Yesterday the Chancellor delivered his Spring Statement. In terms of support for local authorities to deliver Net Zero, at UK100 we think that the Spring Statement is a mixed bag for local Net Zero.
We're delighted to see action on our call to scrap VAT on energy saving materials. This is a welcome boost for retrofit, especially coupled with the Chancellor’s support for energy efficiency as a focus for UK Infrastructure Bank (UKIB) funding.
Retrofit will boost jobs and skills, increase energy security, and reduce energy bills. All while accelerating progress towards Net Zero. Local authorities are ready to take action and increased support is welcome news.
There are important lessons to learn here from the Green Homes Grant. Local authorities have proven themselves a good value-for-money delivery partner. A point reinforced by a recent PwC report that found Net Zero projects delivered locally offer more bang for taxpayers’ buck than those delivered nationally.
Our new Retrofit for Purpose report, to be released this month, finds that a local authority-led approach to retrofitting social housing across the UK will support 85,000 jobs and cut energy bills by between £300 and £400 a year.

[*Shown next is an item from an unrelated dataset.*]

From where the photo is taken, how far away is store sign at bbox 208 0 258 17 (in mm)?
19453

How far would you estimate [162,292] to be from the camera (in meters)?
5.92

It was also good news to get confirmation earlier today from BEIS that Net Zero Hubs will replace Energy Hubs from April 1. But their omission from the Spring Statement is concerning. The energy hubs have been vital sources of support and coordination for local authorities seeking to turn ambition into action and their broadened remit is welcome on Net Zero.
But to be effective they need adequate, long-term funding. They also need to be empowered with a clearly defined role. We didn't get that today.
We understand the fuel duty cut is a difficult step taken to address the cost of living crisis, but there is no escaping the fact it is a backwards step for Net Zero. It should be offset with support for local authorities to bolster more sustainable transport measures. Local leaders need to be supported to promote active travel and expand, rather than cull, bus services, particularly in rural areas.
At the same time, acting to reduce the cost of public transport will support more than a third of the lowest-income households that have no car and struggle with everyday travel costs.